Quite apart from all that, the Nimrod MR2 — being a flying antique — is horribly expensive to run, both in money and in lives. The MR2’s extensive use above Afghanistan in recent times as a flying spyeye and to relay radio messages between ground units in no way justified its continued, very expensive existence; far less could such unimportant work possibly have justified the known risks of refuelling these aged birds in mid-air.

So getting rid of the MR2s loses us nothing important, and will make our service people noticeably safer — the Nimrod has actually killed one of our people for every 15 killed by the Taliban. Better still, this will permit another pricey airbase here in the UK to largely close, saving money to be spent at the front line. As a fringe benefit, the base in question — RAF Kinloss — is in a Scottish National Party constituency, giving people there a taste of the independence from the UK that they have voted for. (Strangely the local SNP member of parliament still isn’t happy.)

So the Nimrod was expensive to buy, eye-wateringly expensive to upgrade, but it must be cheap to operate, right?
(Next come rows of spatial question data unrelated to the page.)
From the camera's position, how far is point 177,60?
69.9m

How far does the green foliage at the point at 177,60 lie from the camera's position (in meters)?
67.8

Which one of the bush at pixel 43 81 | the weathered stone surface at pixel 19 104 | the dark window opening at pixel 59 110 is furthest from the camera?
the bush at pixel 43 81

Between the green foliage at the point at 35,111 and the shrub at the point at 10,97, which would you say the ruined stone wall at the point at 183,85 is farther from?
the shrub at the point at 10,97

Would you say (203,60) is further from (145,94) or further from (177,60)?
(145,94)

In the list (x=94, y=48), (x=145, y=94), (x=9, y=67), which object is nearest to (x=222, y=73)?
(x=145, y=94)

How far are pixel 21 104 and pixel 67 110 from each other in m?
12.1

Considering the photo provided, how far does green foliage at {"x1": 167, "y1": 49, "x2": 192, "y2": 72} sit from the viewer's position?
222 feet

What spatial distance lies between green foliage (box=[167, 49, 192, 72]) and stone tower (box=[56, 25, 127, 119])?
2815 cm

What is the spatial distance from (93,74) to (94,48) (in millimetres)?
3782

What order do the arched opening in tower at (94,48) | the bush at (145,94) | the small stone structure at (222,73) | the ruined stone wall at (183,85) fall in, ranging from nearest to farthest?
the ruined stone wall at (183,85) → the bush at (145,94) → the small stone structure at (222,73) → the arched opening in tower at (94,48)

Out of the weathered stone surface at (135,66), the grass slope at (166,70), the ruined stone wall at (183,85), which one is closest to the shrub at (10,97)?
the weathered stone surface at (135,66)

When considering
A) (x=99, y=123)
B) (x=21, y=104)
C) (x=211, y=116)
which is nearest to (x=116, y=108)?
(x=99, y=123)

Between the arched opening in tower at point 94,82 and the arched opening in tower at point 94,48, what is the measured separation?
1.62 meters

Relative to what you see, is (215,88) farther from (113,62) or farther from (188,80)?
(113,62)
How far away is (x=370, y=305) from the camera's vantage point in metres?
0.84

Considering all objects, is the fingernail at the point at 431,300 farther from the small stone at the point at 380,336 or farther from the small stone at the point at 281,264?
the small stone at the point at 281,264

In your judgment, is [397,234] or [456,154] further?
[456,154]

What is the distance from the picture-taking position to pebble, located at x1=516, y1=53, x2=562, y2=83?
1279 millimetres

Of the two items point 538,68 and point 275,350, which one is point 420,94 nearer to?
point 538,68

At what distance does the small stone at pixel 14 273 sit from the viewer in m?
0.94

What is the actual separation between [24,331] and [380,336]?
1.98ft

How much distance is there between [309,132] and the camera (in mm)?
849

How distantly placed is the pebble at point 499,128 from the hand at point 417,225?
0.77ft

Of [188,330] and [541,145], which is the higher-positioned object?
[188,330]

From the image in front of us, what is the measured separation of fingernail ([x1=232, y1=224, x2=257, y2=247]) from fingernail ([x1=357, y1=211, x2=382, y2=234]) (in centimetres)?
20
No:

[. . .] our new fleet of refurbished De Havilland Comet subhunters (sorry, “Nimrod MRA4s”) will cost at least £700m a year to operate. If we put the whole Nimrod force on the scrapheap for which they are so long overdue right now, by the year 2019 we will have saved [. . .] £7bn

That’s from an earlier column in 2009.

Update: Lewis Page says that scrapping the four Nimrods is great news:

The UK press is bursting with indignation today as the process of scrapping the Nimrod MRA4 submarine-hunting aircraft begins. But in fact the four planes now being broken up were a financial and engineering disaster. Had they gone into service they would have become a terrible, cripplingly expensive millstone around the neck of the Ministry of Defence. We are much, much better off without them.

[. . .]

What the ex-brasshats are bemoaning is the UK’s loss of long-range maritime patrol aircraft in general, not the Nimrod MRA4 in particular. They’re wise to draw this distinction, as the MRA4 project has now achieved the unwelcome distinction of producing the most expensive aircraft ever made: with a reported £4.1bn spent, just one is airworthy.

By comparison, a new Space Shuttle would cost about £1.75bn at current rates if it were built today. Even the staggeringly expensive B-2 nuclear Stealth bombers only cost £1.3bn apiece.

Our sole flying Nimrod MRA4 (pictured above) has wound up costing us no less than £4.1bn — and it is not even a new aircraft. All the MRA4s are refurbished and re-equipped Nimrod MR2s, which had already been purchased by the RAF long ago at inflated prices.

But wait . . . it gets even worse:

And make no mistake, scrapping the Nimrods will save money — a lot of money. Support and maintenance of a normal military aircraft can be expected to cost two to three times the acquisition price over its service life — and the Nimrod was far from normal.

In fact, the MRA4s would have been the last nine De Havilland Comet airliner airframes left flying in the world. The Comet, designed in the 1940s, failed commercially and went out of airline service many decades ago — and since then large aircraft have no longer been made in the UK.

The Nimrod/Comet is so old that it belongs to a lost era of manufacturing: this is the main reason why the MRA4 project was so horrifically late and over budget. The planes supplied for upgrading by the RAF had significant differences in size and shape — they had been essentially coach-built, bodged together with the blueprints used more as a guide than followed with any accuracy in the modern sense. Trying to rebuild, re-equip and re-engine them, with no real idea what the physical dimensions and internal layout of any given plane actually were, was a technical nightmare.